A poster in Seymour’s collection proves pivotal in Enid’s destiny, inadvertently exposing her to the full destructive force of conventional wisdom. “Ghost World” is often very funny, with a satirical edge sustained by one and all. The cast includes Stacey Travis as an attractive, confident real estate agent eager for romance but ill-matched with Seymour. As its title suggests, “Ghost World” is above all a disquieting consciousness-raiser about how the world around us is changing, often simply disintegrating, so rapidly it seems but a ghost of its former self.

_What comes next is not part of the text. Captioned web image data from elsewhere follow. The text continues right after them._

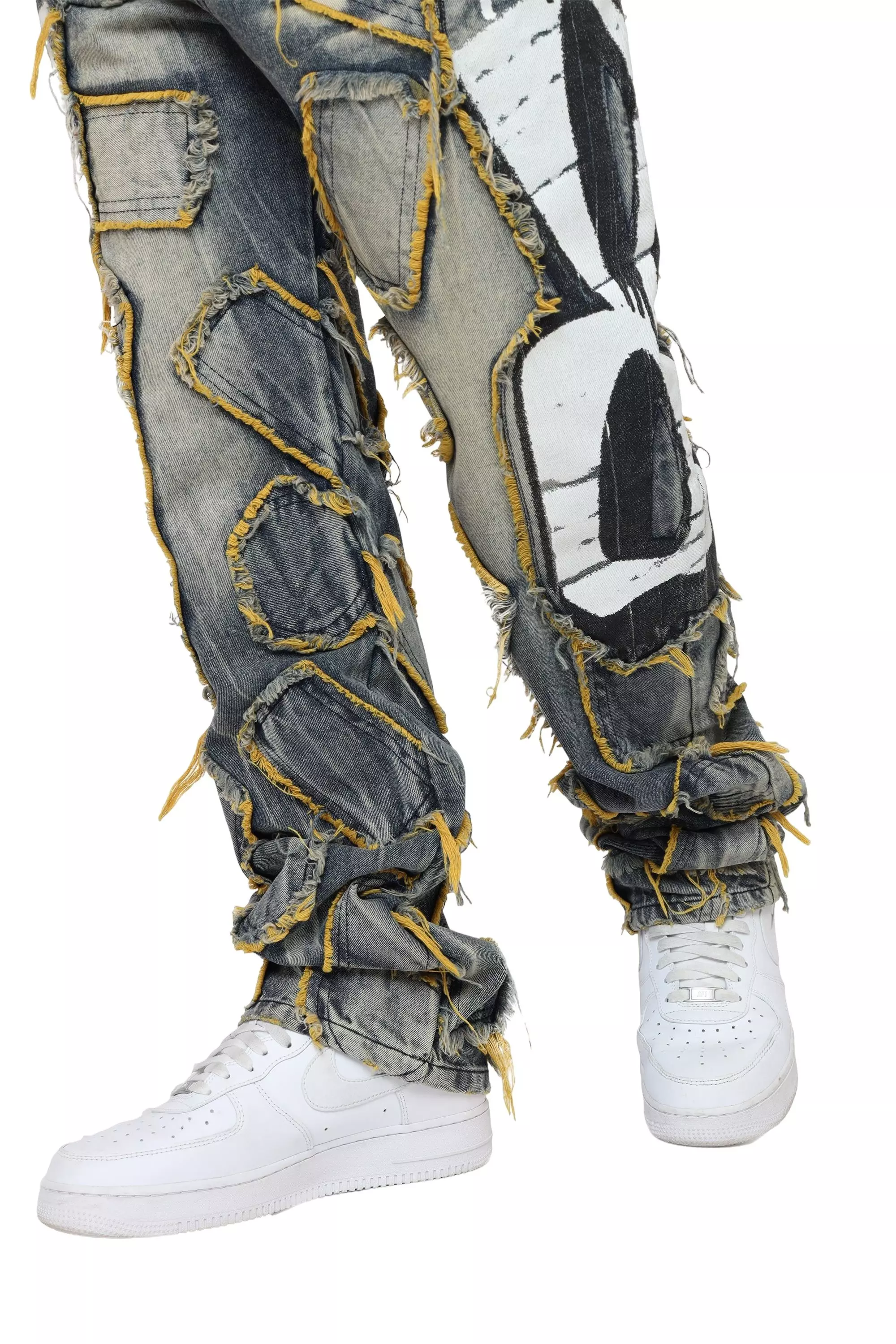 Smoke Rise Men's Retro 88 Wide Leg Fit Denim Jeans - Kelly Blue - BLUE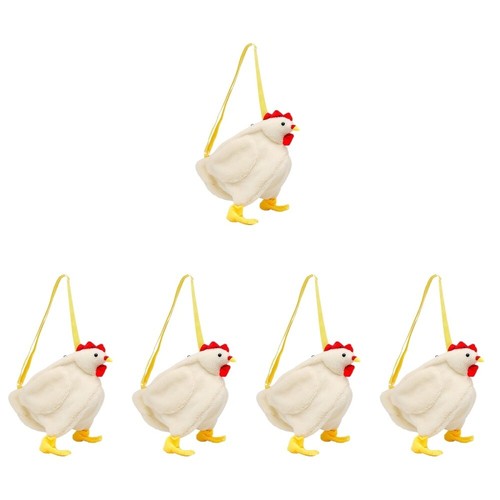 5 Pieces Rooster Plush Bag Miss Chicken Wallet Cute Kawaii Purse - Picture 12 of 12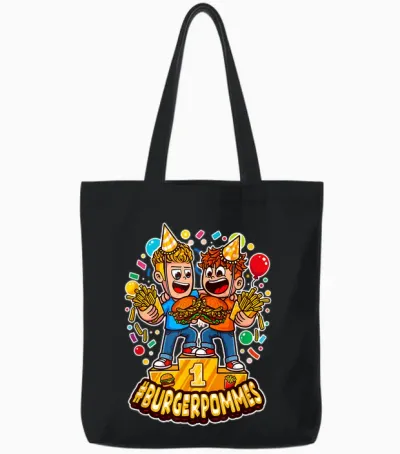 Cute Burger.pommes Cartoon Art Sieger Podest Foodie Tote Bags - Black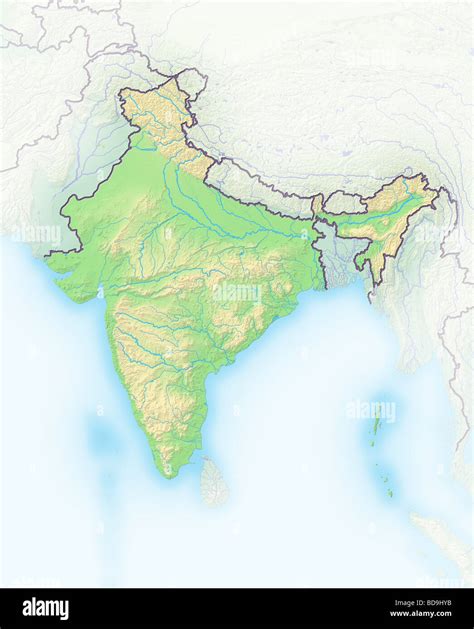 India Physical Map Hd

MPAA rating: R, for strong language and some sexual content. Times guidelines: Language, adult themes and situations.
Ghost World
Thora Birch: Enid
Scarlett Johansson: Rebecca
Steve Buscemi: Seymour
Brad Renfro: Josh
Illeana Douglas: Roberta
Bob Balaban: Enid’s Dad
Stacey Travis: Dana A United Artists Films and Granada Film in association with Jersey Shore and Advanced Medien presentation of a Mr. Mudd production. Director Terry Zwigoff. Producers Lianne Halfon, John Malkovich, Russell Smith. Executive producers Pippa Cross, Janette Day. Screenplay by Daniel Clowes and Zwigoff; based on the comic book by Clowes. Cinematographer Alfonso Beato. Editors Carole Kravetz-Aykanian, Michael R. Miller. Music David Kitay. Costumes Mary Zophres. Production designer Edward T. McAvoy. Art director Alan E. Muraoka. Set decorator Lisa Fischer. Running time: 1 hour, 34 minutes.